I love all Petite Corona's for their huge flavor profiles.
Except for the rascc which is funny cause i love a RASS.
Anyways the Partagas Short gets my vote they smoke great anytime of day.
A staple in any cigar collection IMHO!:nod:
_


----------



## karmaz00 (Dec 5, 2007)

everyone is different......but for me current production 09-11....RASCC is better....long term, ther both good....for me, the RASCC is better...just fit my profile a bit better


----------



## bpegler (Mar 30, 2006)

asmartbull said:


> ROTT, the RASCC gets the slight edge....
> 
> Not to complicate things, But I would look at the
> San Cristobal El Principe.......
> A little more pricey would be the Trin Reyes


+1 on the Trinidad. Worth every extra penny.

Between the Partagas and Ramon Allones, I would probably pick the Party Short because it has real aging potential if you don't smoke them all right away.
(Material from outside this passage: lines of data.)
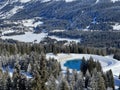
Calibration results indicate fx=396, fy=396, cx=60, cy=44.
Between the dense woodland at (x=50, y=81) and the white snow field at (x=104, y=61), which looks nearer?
the dense woodland at (x=50, y=81)

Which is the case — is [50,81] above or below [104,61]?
above

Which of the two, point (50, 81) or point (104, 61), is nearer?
point (50, 81)

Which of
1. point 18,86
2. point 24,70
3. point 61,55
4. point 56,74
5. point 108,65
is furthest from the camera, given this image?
point 61,55

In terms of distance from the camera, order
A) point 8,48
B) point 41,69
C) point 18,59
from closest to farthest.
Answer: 1. point 41,69
2. point 18,59
3. point 8,48

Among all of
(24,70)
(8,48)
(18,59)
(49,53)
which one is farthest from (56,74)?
(49,53)

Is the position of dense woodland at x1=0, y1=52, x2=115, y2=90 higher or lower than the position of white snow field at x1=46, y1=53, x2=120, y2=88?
higher

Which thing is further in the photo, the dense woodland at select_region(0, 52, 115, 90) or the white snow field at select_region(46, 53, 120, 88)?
the white snow field at select_region(46, 53, 120, 88)

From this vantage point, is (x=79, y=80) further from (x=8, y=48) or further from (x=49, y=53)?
(x=49, y=53)

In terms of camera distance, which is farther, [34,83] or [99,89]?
[99,89]

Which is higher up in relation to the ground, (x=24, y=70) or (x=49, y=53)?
(x=24, y=70)

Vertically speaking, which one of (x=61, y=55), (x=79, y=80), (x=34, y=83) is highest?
(x=34, y=83)

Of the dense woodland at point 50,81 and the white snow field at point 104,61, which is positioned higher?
the dense woodland at point 50,81
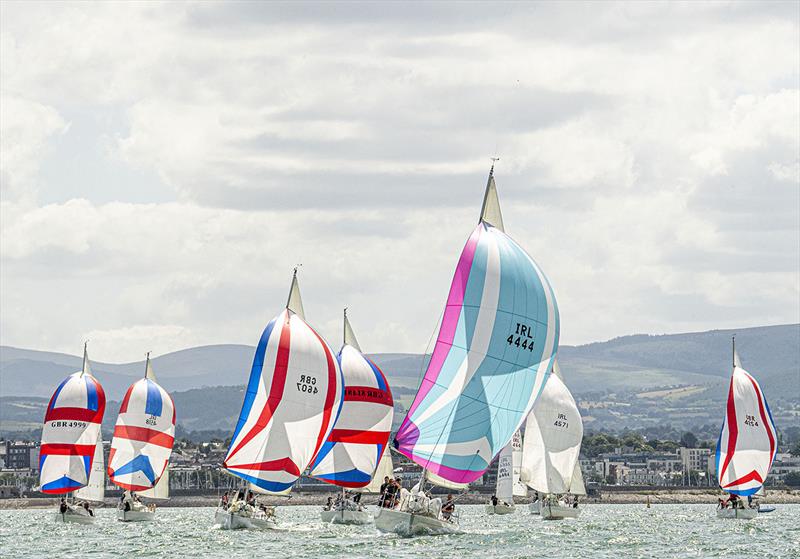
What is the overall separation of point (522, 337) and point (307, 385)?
13.3 metres

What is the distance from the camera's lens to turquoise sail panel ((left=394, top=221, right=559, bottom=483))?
5441 cm

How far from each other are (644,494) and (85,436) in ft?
387

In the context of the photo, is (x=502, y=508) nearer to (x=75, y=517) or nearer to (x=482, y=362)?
(x=75, y=517)

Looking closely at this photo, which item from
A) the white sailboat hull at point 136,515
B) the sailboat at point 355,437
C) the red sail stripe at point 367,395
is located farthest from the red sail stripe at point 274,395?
the white sailboat hull at point 136,515

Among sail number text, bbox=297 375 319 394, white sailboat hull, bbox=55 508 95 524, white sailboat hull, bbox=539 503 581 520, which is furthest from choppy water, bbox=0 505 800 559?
white sailboat hull, bbox=539 503 581 520

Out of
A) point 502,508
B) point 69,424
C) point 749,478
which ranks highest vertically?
point 69,424

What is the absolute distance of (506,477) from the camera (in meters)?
104

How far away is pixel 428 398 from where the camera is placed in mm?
55094

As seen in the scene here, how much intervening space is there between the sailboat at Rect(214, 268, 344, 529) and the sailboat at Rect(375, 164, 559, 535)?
10.3m

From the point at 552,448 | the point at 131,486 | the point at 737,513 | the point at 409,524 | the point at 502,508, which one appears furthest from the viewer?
the point at 502,508

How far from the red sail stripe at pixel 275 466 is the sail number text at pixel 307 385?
272cm

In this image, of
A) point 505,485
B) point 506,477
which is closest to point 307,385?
point 505,485

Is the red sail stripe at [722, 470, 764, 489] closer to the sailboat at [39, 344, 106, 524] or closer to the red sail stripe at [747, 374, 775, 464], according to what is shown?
the red sail stripe at [747, 374, 775, 464]

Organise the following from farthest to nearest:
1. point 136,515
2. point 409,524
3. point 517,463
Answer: point 517,463 < point 136,515 < point 409,524
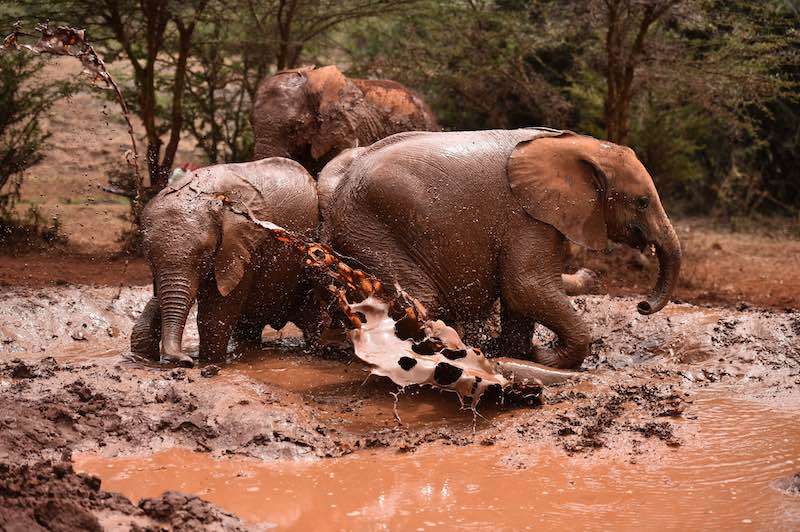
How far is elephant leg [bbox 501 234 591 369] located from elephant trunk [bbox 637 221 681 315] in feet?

Really all the cigars mentioned are excellent.


----------



## CeeGar (Feb 19, 2007)

Party short. Not even a contest, IMO. :smoke:


----------



## Jaxon67 (Dec 1, 2008)

Talk about splitting it right down the middle!  Thanks for you advice gentlemen. I went ahead and snuck a little extra cash out of savings and ordered both boxes. Your responses led me to do this, so it's all your fault.

Thanks again.


----------



## Zfog (Oct 16, 2010)

Jaxon67 said:


> Talk about splitting it right down the middle! Thanks for you advice gentlemen. I went ahead and snuck a little extra cash out of savings and ordered both boxes. Your responses led me to do this, so it's all your fault.
> 
> Thanks again.


haha great choice! :nod:


----------



## asmartbull (Aug 16, 2009)

Jaxon67 said:


> Talk about splitting it right down the middle! Thanks for you advice gentlemen. I went ahead and snuck a little extra cash out of savings and ordered both boxes. Your responses led me to do this, so it's all your fault.
> 
> Thanks again.


Better get used to sneeking around........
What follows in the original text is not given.